Monads don’t compose, effects do. ‘IO a’ works great until until you need to add another effect, for example ‘Maybe’. Then you need to bring in monad transformers and create your own monad combining the two, then rewrite all your code to lift the effects from one monad to the other. And you have to do this every time you want to add a new effect.
> Not to mention you need monadic and nonmonadic versions of every higher order function (or so it feels like) - map / mapM
This is more a weakness of Haskell's standard library (which is despite its reputation not very friendly to category theory) than an inherent problem with monads. A more general `map` would look something like this
class Category c => FunctorOf c f where
map :: c a b -> c (f a) (f b)
fmap :: FunctorOf (->) f => (a -> b) -> f a -> f b
fmap = map
type Kleisli m a b = a -> m b
mapM :: (Monad m, FunctorOf (Kleisli m) f) => (a -> m b) -> f a -> m (f b)
mapM = map
type Op c a b = c b a
contramap :: FunctorOf (Op (->)) f => (a -> b) -> f b -> f a
contramap = map
type Product c d (a,x) (b,y) = (c a b, d x y)
bimap :: FunctorOf (Product (->) (->)) f => (a -> b, x -> y) -> f (a, x) -> f (b, y)
bimap = map
-- and so on
but this would require somewhat better type-level programming support for the ergonomics to work out.

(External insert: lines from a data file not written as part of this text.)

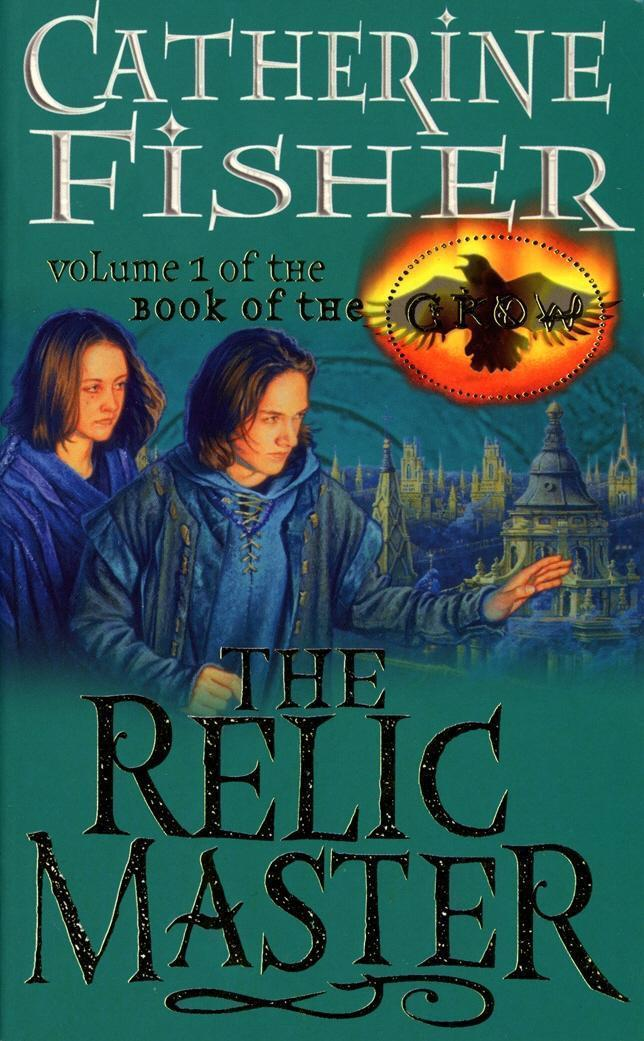 The Relic Master: Book Of The Crow 1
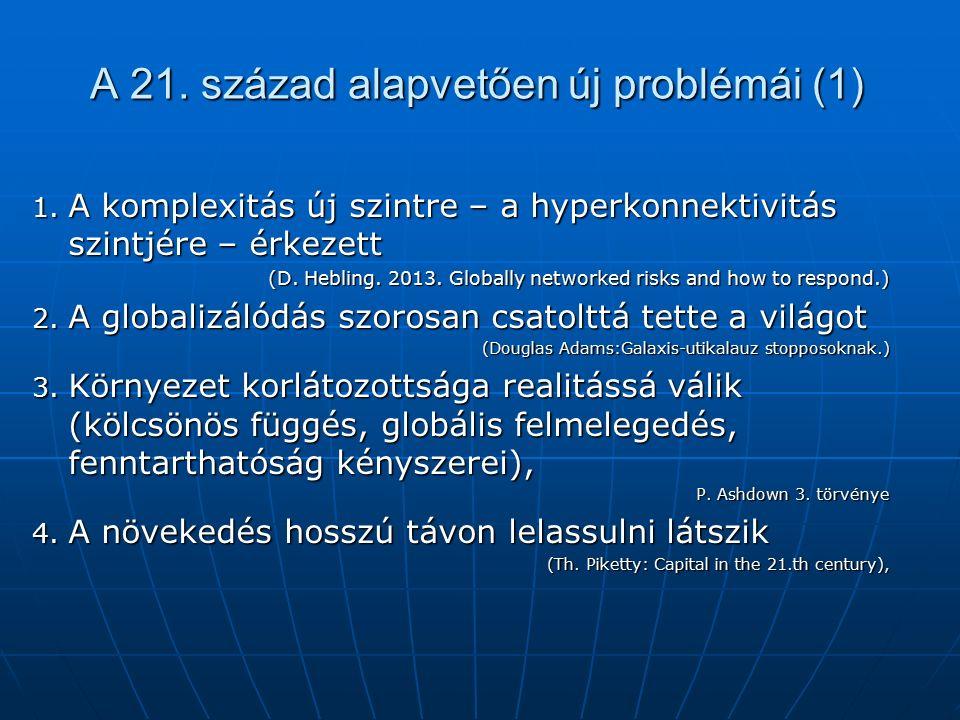 A 21. század alapvetően új problémái (1) 1.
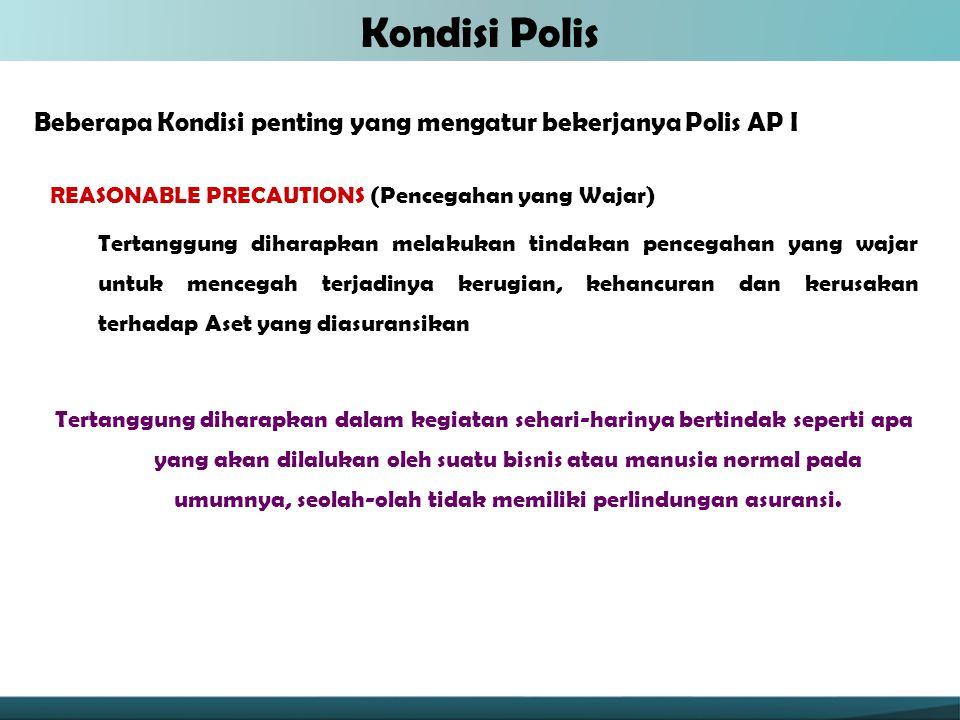 Kondisi Polis Beberapa Kondisi penting yang mengatur bekerjanya Polis AP I. REASONABLE PRECAUTIONS (Pencegahan yang Wajar)
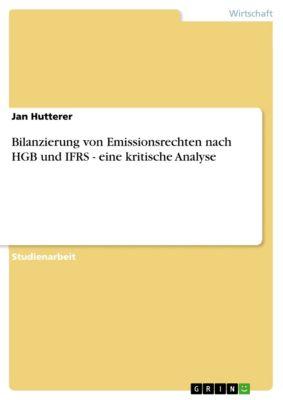 Bilanzierung von Emissionsrechten nach HGB und IFRS - eine kritische Analyse, Jan Hutterer
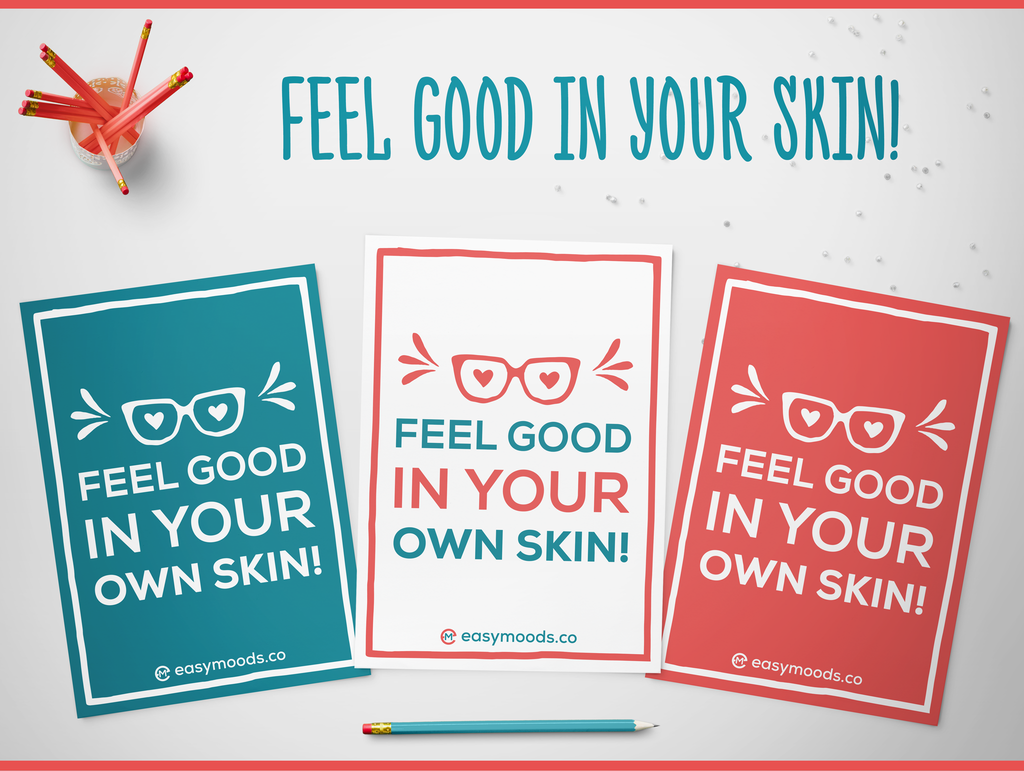 Feel Good in Your Skin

> Monads need to wrap each other, effects are more composable
It's really trickier than algebraic effects make it seem though. Haskell-ish "monad transfomers" as a stack of wrappers may pick concrete ordering of effects in advance (e.g. there's difference between `State<S, Result<E, T>>` and `Result<E, State<S, T>>`, using Rust syntax), but effect systems like one in Koka either have to do the same decision by using specific order of interpreters, or by sticking to single possible ordering, e.g. using one, more powerful monad. And then there're questions around higher order effects - that is, effects with operations that take effectful arguments - because they have to be able to "weave" other effects through themselves while preserving their behaviour, and this weaving seems to be dependent on concrete choice of effects, thus not being easily composable. In a sense, languages like Koka or Unison have to be restricted in some way, giving up on some types of effects. I'm not saying that's a bad thing though, it's still a improvement over having single effect (IO) or no effects at all.
Being able to change the ordering of effects on the fly is a benefit of algebraic-effect systems. As you mentioned `State<S, Result<E, T>>` and `Result<E, State<S, T>>`have very different effects. Algebraic-effects let you switch between the two behaviors when you run the effects, whereas with monad transformers you have to refactor all your code to use `State<S, Result<E, T>>` instead of `Result<E, State<S, T>>` or vice-versa
You can recover the ability to reorder effects by using MTL-style type classes, so you could write that as M<T> where M: MonadState<S> + MonadError<E>, in rust-ish syntax. But that makes the number of trait/typeclass implementation for each transformer explode (given a trait and a type for each transformer, it's O(N^2)), whereas algebraic effect systems don't really have that issue. I also have a hunch that algebraic effects(or, well, delimited continuations in general) are probably easier to optimize than monad transformers, too.